I have something to get off my chest today as we get more details about the 3 women in Cleveland. I have some very good friends who are law enforcement, and they risk their lives and they do a great job. But what happened in Cleveland was a failure on two counts: the people who “thought something wasn’t right” and then did and said nothing, and the cops who were called on at least two separate occasions after reports of “naked women in the backyard wearing dog collars” and then didn’t follow up.
If something isn’t right, report it. If you report it and nothing is done and you still think something isn’t right, follow up. Report it again. And again. And again. Trust your instinct. If something isn’t right, it probably isn’t. For some reason today, society conspires to suppress that side of our human nature. We’re born with the ability to detect abnormal and dangerous circumstances – we all need to do a better job listening.
We ALL see things from time-to-time which should be reported, whether that’s an unsafe driver on the road, a neighbor whose backyard campfire is suddenly putting out WAY too much smoke, or seeing naked women in dog collars in the yard next door. But when was the last time you reported it? Or are we all just all too quick to chalk it up to “well I don’t want to offend anyone, and they seem to all be consenting adults, so I’ll just go back to watching American Idol?”
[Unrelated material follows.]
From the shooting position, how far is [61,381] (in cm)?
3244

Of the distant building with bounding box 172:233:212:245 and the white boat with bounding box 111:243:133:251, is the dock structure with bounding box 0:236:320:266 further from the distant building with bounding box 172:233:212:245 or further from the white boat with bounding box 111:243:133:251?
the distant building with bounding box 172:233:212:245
Take care of yourself and your family. Then turn right around and take care of your neighbors. If you don’t say something, who will? Is it law enforcement’s job to know every bad situation when it arises? How could they possibly know that, short of turning this country into a police state?
Individual liberty is paramount in this country. We’ve all fought battles, recently, to secure liberty. We’ve won some and we’ve lost some. But maybe we’re missing the point – maybe the battle isn’t about liberty at all. Maybe the battle we should be fighting for is to secure our right to personal responsibility. When our society demonstrates an obvious lack of responsibility (in reporting, acting, investigating, following up, taking care of each other), THAT is when our government is quick to show up and step in.
Let’s turn the tables on this. Learn from the lessons of Cleveland. Take care of each other. For God’s sake, our liberty depends on it, and in some cases, our lives depend on it too.
If you’ve ever seen the tv show “I Survived…” one of the running themes is how frequently people see tragedy right in front of them, often times literally staring them right in the face, and yet they turn around and walk away. For many of us, this is the Normalcy Bias all over again. We’re expecting to see normal things, and even when confronted with overwhelming evidence to the contrary, we see what we want to see – what we expect to see – and we ignore the rest, even to the point of dismissing it as “someone else’s problem.” All so we can get back into our daily routine. There are dozens, if not hundreds or thousands, of stories from 9/11 where, even when people watched a plane fly into a building right next to them, they turned around, walked back to their desk, and checked their email or called their spouse to talk about dinner plans. They rejected a visual (or otherwise… some even felt the impact and felt the heat of the explosion) input, even when true, because it didn’t fit into their schedule.
We see that over and over and over… and we’re seeing it again in Cleveland.
Take responsibility for your own life, and let’s take care of each other. Because no one else will.